Lafayette, CO (from release) - Sporian Microsystems Inc., a pioneer in high-temperature packaging technology, has won a contract from the Department of Energy (DOE) to develop a universal high temperature packaging platform.
Sporian will make use of its experience with polymer-derived ceramics from which it has created sensors for high temperature and harsh environmental applications. The ceramic material shows promise in its fabrication viability and for performing in high temperature, harsh environments such as those associated with energy generation applications.
The company is creating a packaging platform for existing and developmental high temperature sensors that will allow the sensing device to survive and perform for prolonged periods of time in an application environment which generally includes temperatures above 1000° C, elevated pressure, and an assortment of chemicals.
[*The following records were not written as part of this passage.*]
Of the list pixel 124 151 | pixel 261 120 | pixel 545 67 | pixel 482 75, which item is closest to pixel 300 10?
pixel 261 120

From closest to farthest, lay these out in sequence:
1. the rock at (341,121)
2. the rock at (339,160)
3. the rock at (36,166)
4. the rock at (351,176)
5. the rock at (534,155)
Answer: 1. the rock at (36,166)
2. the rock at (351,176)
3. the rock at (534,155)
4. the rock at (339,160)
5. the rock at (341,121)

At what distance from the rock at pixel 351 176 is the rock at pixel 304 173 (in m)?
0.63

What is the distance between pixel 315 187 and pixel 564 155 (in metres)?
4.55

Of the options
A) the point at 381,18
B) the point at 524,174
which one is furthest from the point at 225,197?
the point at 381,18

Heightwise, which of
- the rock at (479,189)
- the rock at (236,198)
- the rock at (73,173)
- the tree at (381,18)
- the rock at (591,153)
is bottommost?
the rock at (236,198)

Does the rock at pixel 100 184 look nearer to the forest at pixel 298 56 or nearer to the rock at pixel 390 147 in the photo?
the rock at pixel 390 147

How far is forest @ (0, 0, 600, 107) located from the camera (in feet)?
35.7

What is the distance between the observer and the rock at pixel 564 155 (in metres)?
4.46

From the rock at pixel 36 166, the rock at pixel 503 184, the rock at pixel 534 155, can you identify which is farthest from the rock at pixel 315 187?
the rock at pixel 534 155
Sporian will work to create a universal packaging platform to accommodate a wide variety of potential and existing sensor designs.
"The difficulty today is that researchers are developing sensors that push the envelope in terms of temperature and harsh environment capability. However they are limited in ways to bring that sensor from the laboratory to real world applications. A packaging platform that would accommodate a large audience of high temperature sensor developers is exactly what will bring technology from the lab to real world applications, stated Wedge Zhang, Vice President of R&D at Sporian.
Sporian is working with a variety of high temperature and energy generation research groups to establish the most universal packaging approach. Organizations including the University of Utah and the Propulsion Instrumentation Working Group (PIWG) are providing feedback. The major proportion of future MEMS and sensor applications requires the operation in harsh environments, such as high temperature and aggressive gas and fluid media. With high temperature applications constituting a major part of these future markets, suitable packaging solutions become the key bottleneck for success, says Prof. Florian Solzbacher, Director of the Microsystems Laboratory at the University of Utah.